The world may celebrate on October 31st for unholy reasons, but I see it as a day of rejoicing. On that day, 498 years ago, a little German monk changed world history simply because he believed the Bible.
As a young law student, Martin Luther abruptly changed course and entered a monastery, believing that St. Anne had protected him from a near-fatal lightening strike. Once he’d become an Augustinian priest, however, he found himself continually struggling to find assurance of salvation. He flung himself into fasting, penitence, and ritual, agonizing in his efforts to appease God. One of his mentors encouraged him to look to Christ alone. That, Luther could not do. He’d been taught, by the Church of Rome, that God’s favor must be earned (just as he had earned St. Anne’s protection in the storm by vowing to become a monk).

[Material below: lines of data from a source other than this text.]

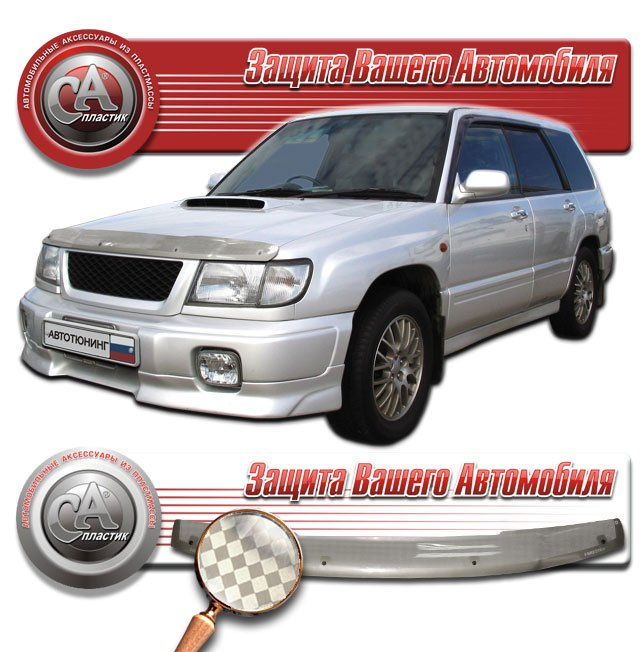 Дефлектор капота для SUBARU Forester SF5 (1997-2000), серебро, CA PLASTIC, 2010010700096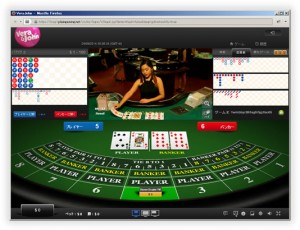 casinosingapore-baccarat01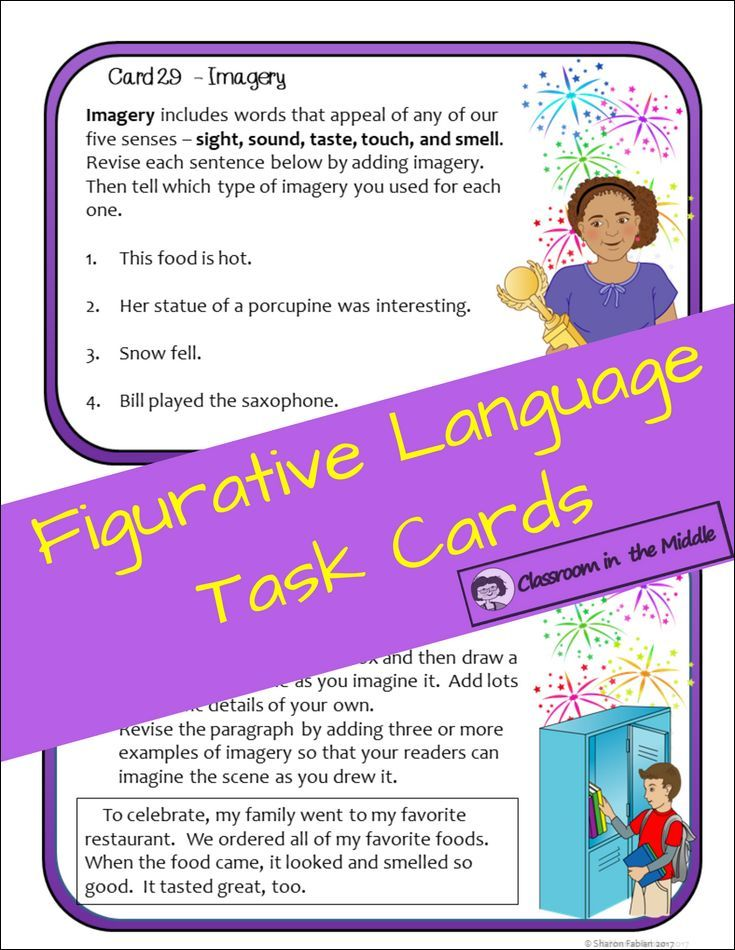 Figurative Language And Imagery Task Cards Task Cards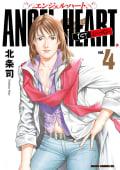 エンジェル・ハート 1stシーズン ゼノンコミックDX版(4)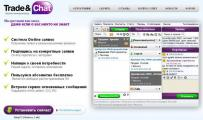 Открыто бета-тестирование бизнес-коммуникатора Trade&Chat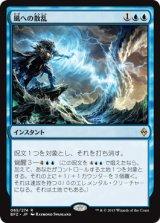 風への散乱/Scatter to the Winds【日本語版】 [BFZ-青R]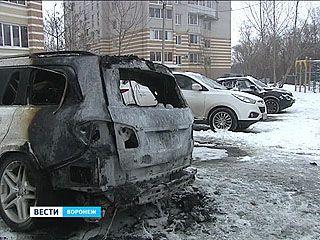 В Воронеже накануне ночью сгорели три иномарки, две с признаками поджога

Seeing Luther’s bright intellect, his superiors sent him to Rome, where he began noticing that the vibrant faith of early Christians had been replaced by the dead rituals of Catholicism. Disturbed by this observation, he felt further alienation from God, though he continued his priestly duties.
Upon arriving at the monastery in Whittenberg, Germany, Luther earned his doctorate in theology. This degree brought him into a teaching position at the University of Whittenberg. His preparations for his course on Paul’s Epistle to the Romans revolutionized his relationship with the Lord by convincing him that faith was the only criterion for salvation. He wrote:
My situation was that, although an impeccable monk, I stood before God as a sinner troubled in conscience, and I had no confidence that my merit would assuage him. Night and day I pondered until I saw the connection between the justice of God and the statement ‘the just shall live by faith.’ Then I grasped that the justice of God is that righteousness by which through grace and sheer mercy God justifies us through faith. Thereupon I felt myself to be reborn and to have gone through open doors into paradise. The whole of Scripture took on a new meaning…This passage of Paul became to me a gate to heaven.
Once Luther experienced the regeneration of the Holy Spirit, he grew even more troubled by the Roman church’s practices–particularly the practice of selling indulgences.